BEGIN Selected text

SQLAlchemy mapping joined tables' columns to one object

I have three tables: UserTypeMapper, User, and SystemAdmin. In my get_user method, depending on the UserTypeMapper.is_admin row, I then query either the User or SystemAdmin table. The user_id row correlates to the primary key id in the User and SystemAdmin tables.
class UserTypeMapper(Base):
__tablename__ = 'user_type_mapper'
id = Column(BigInteger, primary_key=True)
is_admin = Column(Boolean, default=False)
user_id = Column(BigInteger, nullable=False)
class SystemAdmin(Base):
__tablename__ = 'system_admin'
id = Column(BigInteger, primary_key=True)
name = Column(Unicode)
email = Column(Unicode)
class User(Base):
__tablename__ = 'user'
id = Column(BigInteger, primary_key=True)
name = Column(Unicode)
email = Column(Unicode)
I want to be able to get any user – system admin or regular user – from one query, so I do a join, on either User or SystemAdmin depending on the is_admin row. For example:
DBSession.query(UserTypeMapper, SystemAdmin).join(SystemAdmin, UserTypeMapper.user_id==SystemAdmin.id).first()
and
DBSession.query(UserTypeMapper, User).join(User, UserTypeMapper.user_id==User.id).first()

END Selected text
BEGIN Listed records

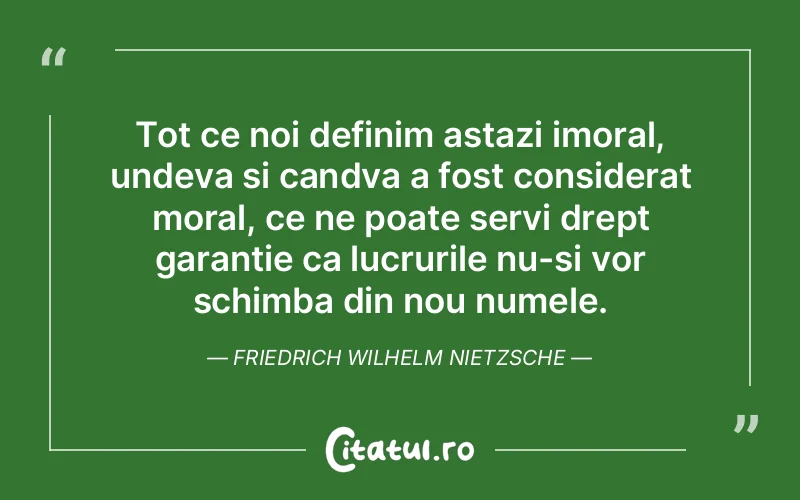 Citat Friedrich Wilhelm Nietzsche - citate viata
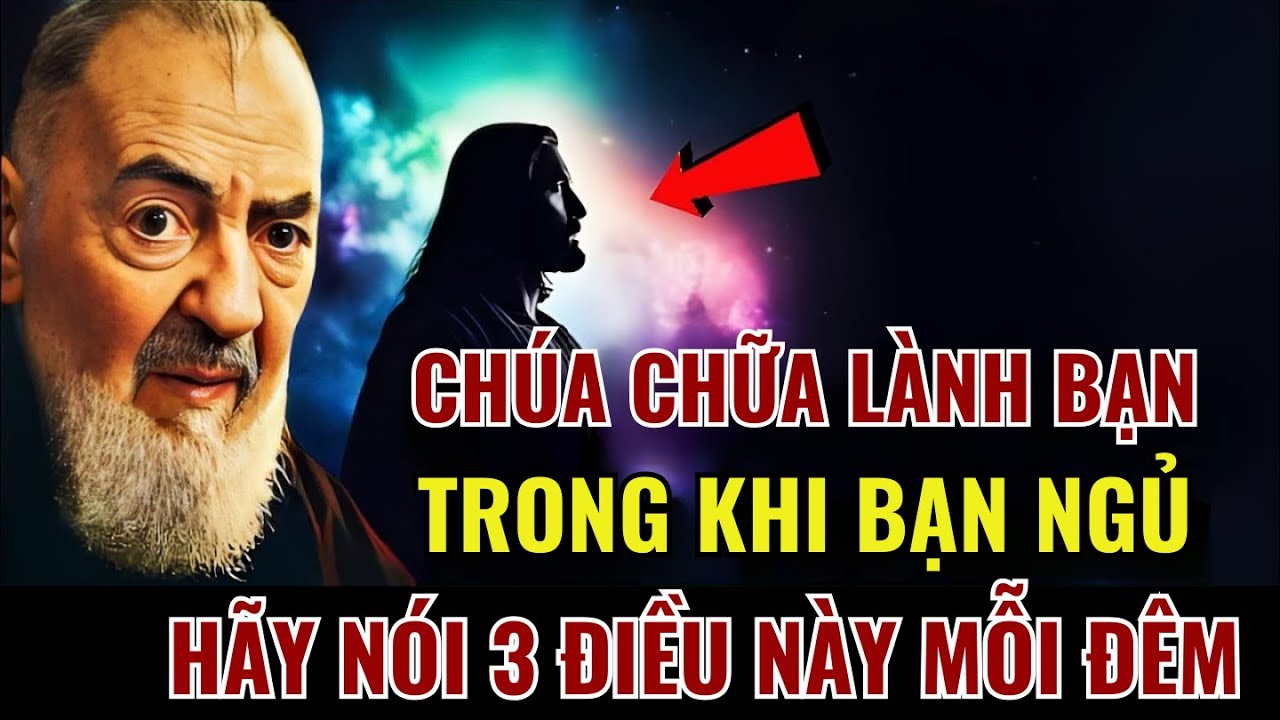 Trước Khi Ngủ, Hãy Thưa 3 Điều Này Để Đón Nhận Ơn Phục Hồi Thiêng Liêng | Padre Pio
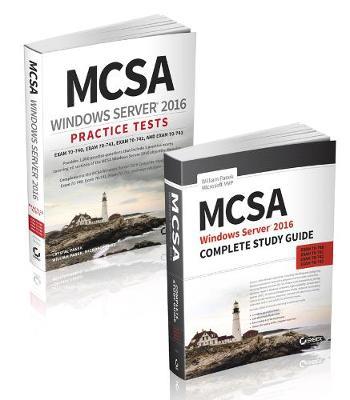 MCSA Windows Server 2016 Complete Certification Kit: Exam 70-740, Exam 70-741, Exam 70-742, and Exam 70-743 - William Panek,Crystal Panek - cover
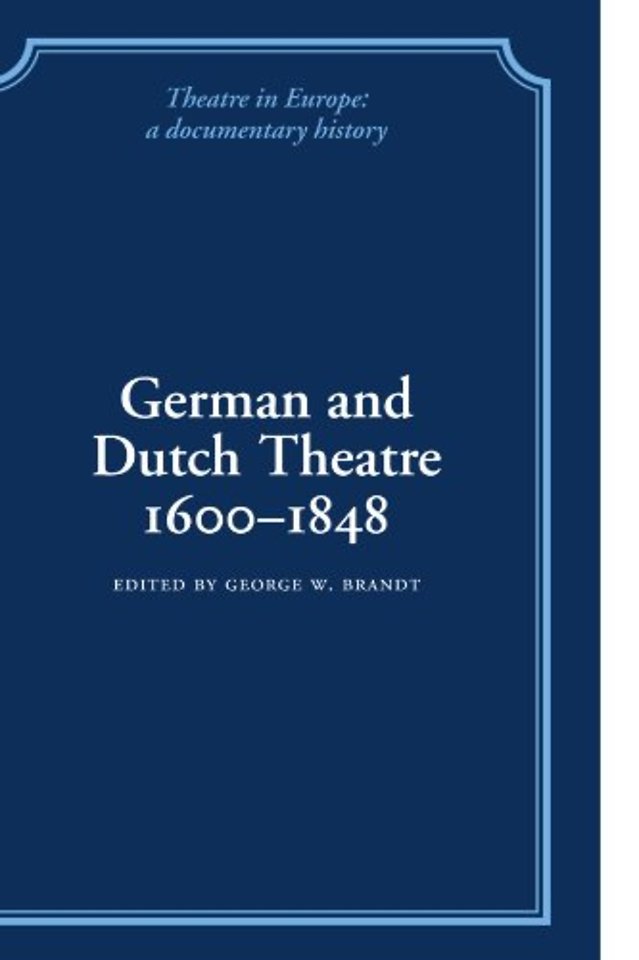 German and Dutch Theatre, 1600–1848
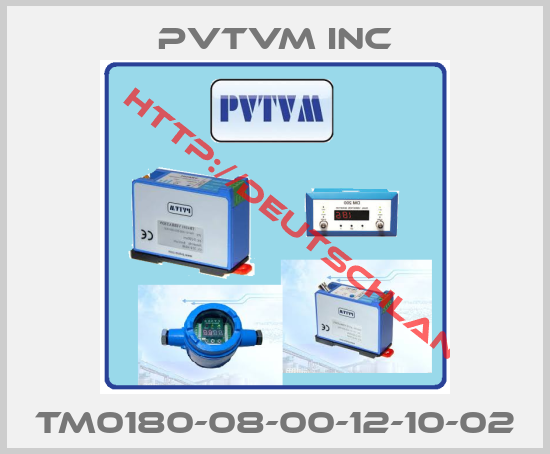 PVTVM Inc-TM0180-08-00-12-10-02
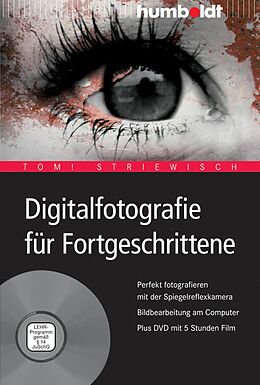 E-Book (pdf) Digitalfotografie für Fortgeschrittene von Tom! Striewisch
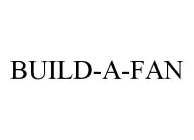 BUILD-A-FAN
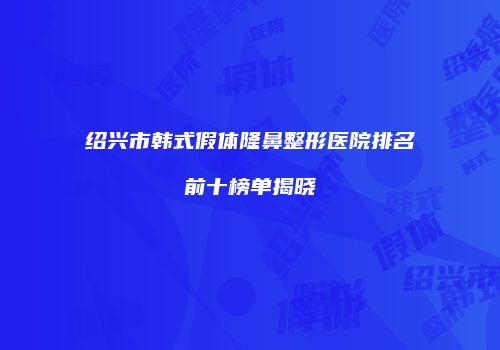 绍兴市韩式假体隆鼻整形医院排名前十榜单揭晓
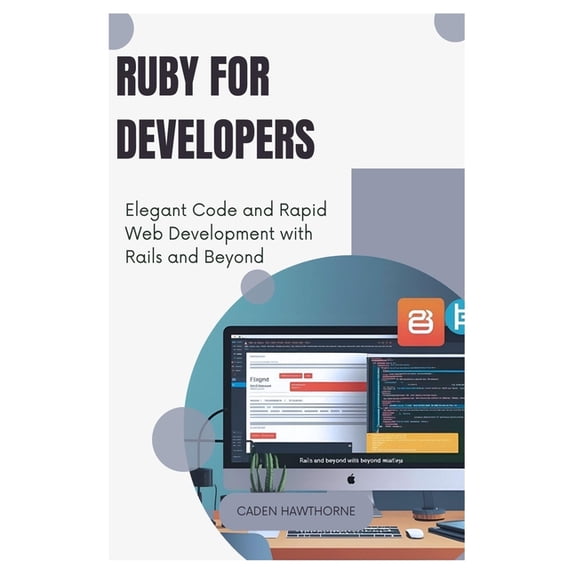 Ruby for Developers: Elegant Code and Rapid Web Development with Rails and Beyond, (Paperback)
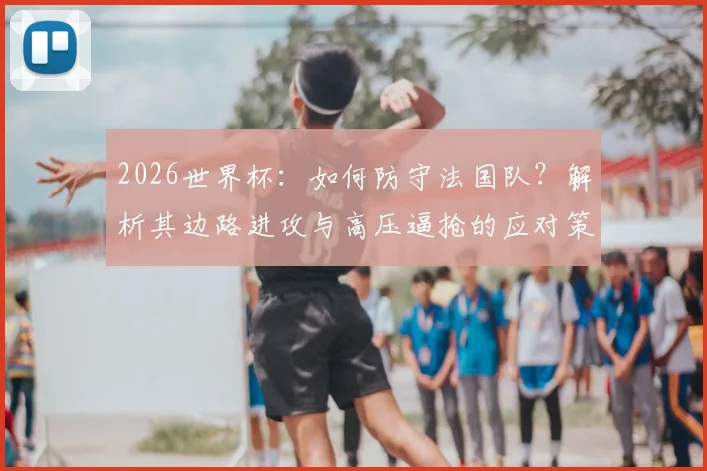 2026世界杯：如何防守法国队？解析其边路进攻与高压逼抢的应对策略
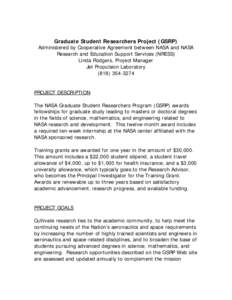 Graduate Student Researchers Project (GSRP) Administered by Cooperative Agreement between NASA and NASA Research and Education Support Services (NRESS) Linda Rodgers, Project Manager Jet Propulsion Laboratory[removed]
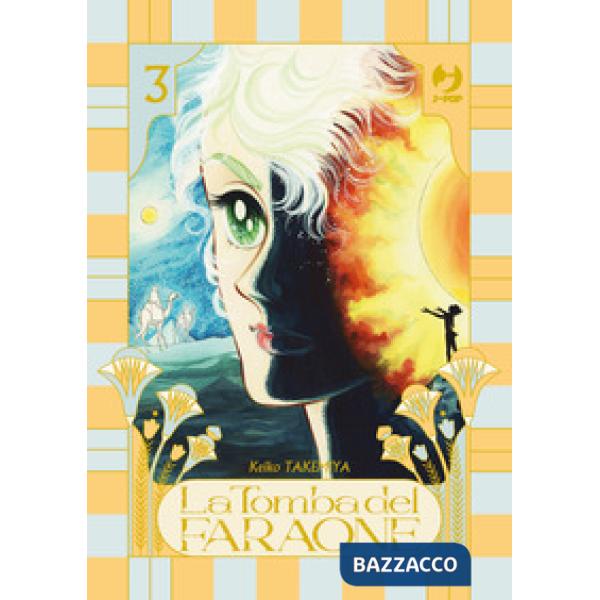 Tomba del faraone (La). Vol. 3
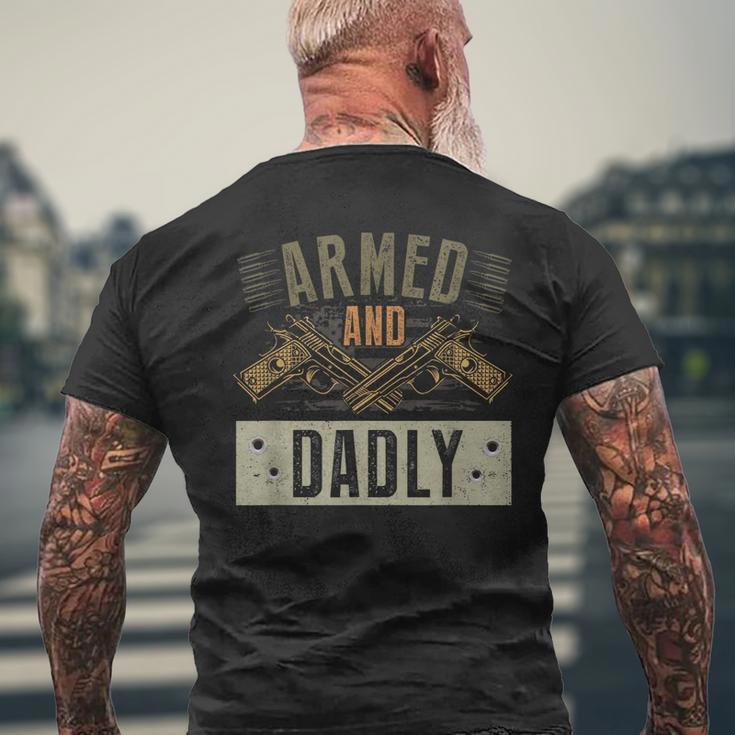 Armed And Dadly Funny Deadly Father For Fathers Day Mens Back Print T-shirt Gifts for Old Men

END Listed records

Reproduce the passage of the SQLAlchemy post that opens with the words containing "I have three" and closes with "and SystemAdmin tables.", copying it exactly.

### Reply to the exercise:
I have three tables: UserTypeMapper, User, and SystemAdmin. In my get_user method, depending on the UserTypeMapper.is_admin row, I then query either the User or SystemAdmin table. The user_id row correlates to the primary key id in the User and SystemAdmin tables.